O ex-deputado Eduardo Bolsonaro (PL-SP) criticou o ministro Alexandre de Moraes, do STF, após Moraes votar pela condenação dele em uma ação por difamação movida pela deputada Tabata Amaral (PSB-SP). O voto ocorreu no plenário virtual da Corte.
O julgamento segue no ambiente online do STF, após Moraes apresentar o voto nesta segunda-feira (20/4), com entendimento de que as publicações de Eduardo extrapassaram o debate político e atingiram a honra de Tabata Amaral.

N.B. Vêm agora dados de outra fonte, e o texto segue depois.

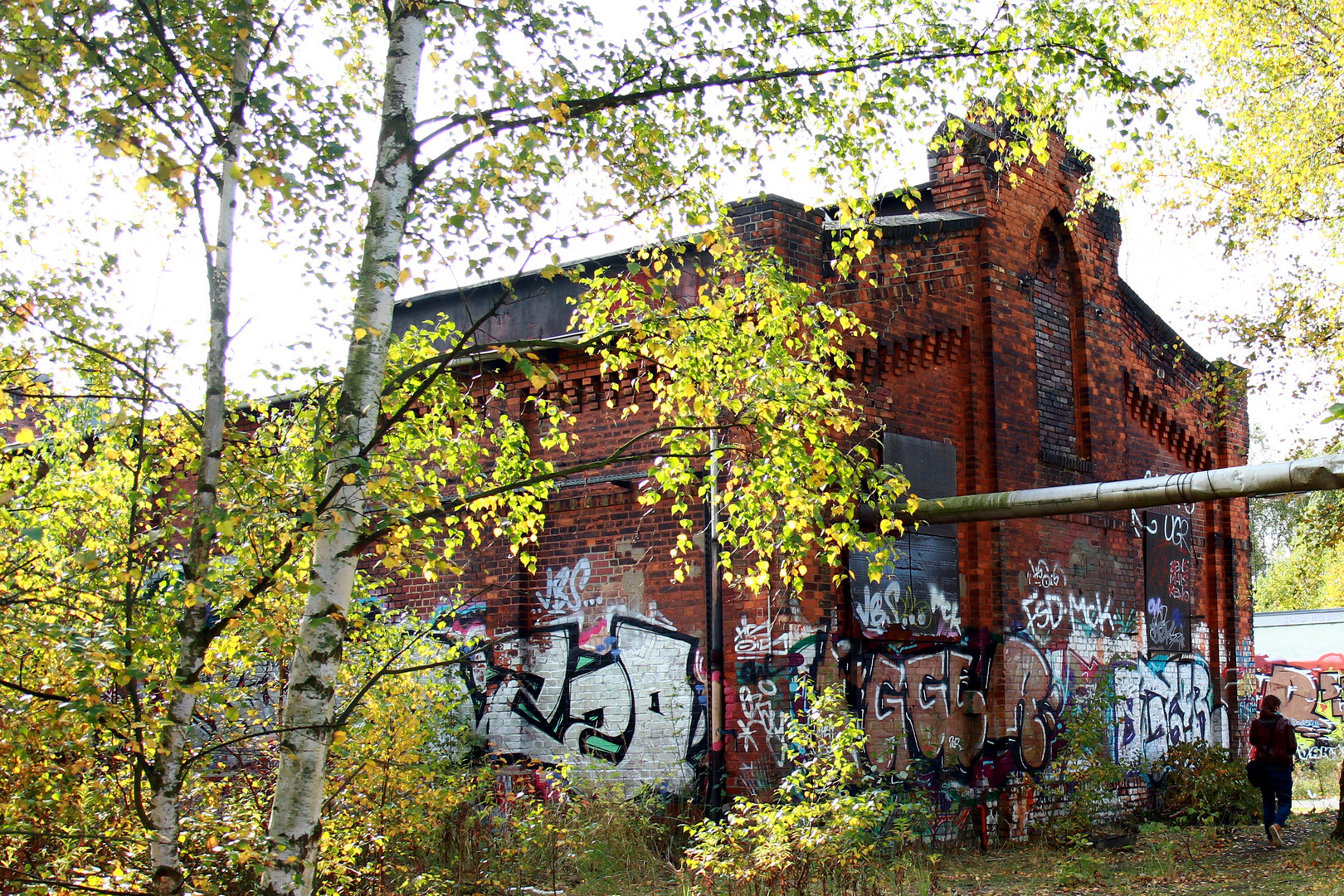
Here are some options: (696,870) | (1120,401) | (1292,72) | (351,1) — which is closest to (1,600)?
(351,1)

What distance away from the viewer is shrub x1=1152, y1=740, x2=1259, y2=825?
13344 millimetres

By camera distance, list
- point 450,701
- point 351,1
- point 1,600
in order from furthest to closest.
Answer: point 450,701
point 351,1
point 1,600

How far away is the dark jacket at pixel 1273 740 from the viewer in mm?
11852

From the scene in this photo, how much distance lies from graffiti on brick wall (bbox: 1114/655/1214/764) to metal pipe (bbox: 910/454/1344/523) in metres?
3.66

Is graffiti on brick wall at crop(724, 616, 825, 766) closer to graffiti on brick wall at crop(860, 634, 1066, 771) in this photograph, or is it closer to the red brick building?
the red brick building

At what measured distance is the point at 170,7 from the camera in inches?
209

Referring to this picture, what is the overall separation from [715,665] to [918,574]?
8.04ft

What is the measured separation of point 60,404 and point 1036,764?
9.63 m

Eduardo Bolsonaro divulgou, em 2021, conteúdo que insinuava relação entre a deputada e interesses de empresa associada a Lemann, além de sugerir financiamento de campanha ligado à atuação parlamentar. Moraes entendeu que houve imputação de fato ofensivo à reputação.
A decisão depende da maioria do plenário, que pode acompanhar o relator e confirmar a condenação, com possível pena de prisão e multa para o ex-parlamentar. O caso envolve publicações nas redes sociais feitas pelo então parlamentar.
Eduardo afirmou, em redes sociais, que haveria uma parceria entre autoridades e um eventual “amigo da processada”, levantando dúvidas sobre imparcialidade. As postagens foram usadas como base para o questionamento de conduta no julgamento.
Tabata Amaral, autora da ação, afirma que as postagens ofenderam sua reputação. O STF analisa, no formato virtual, se houve difamação ao publicar conteúdo que associava interesses econômicos à atuação parlamentar.
O processo teve origem em 2021, quando Eduardo Bolsonaro divulgou materiais que teriam insinuado abuso de poder ou favorecimentos. A decisão final dependerá da leitura do voto da maioria dos ministros da Corte.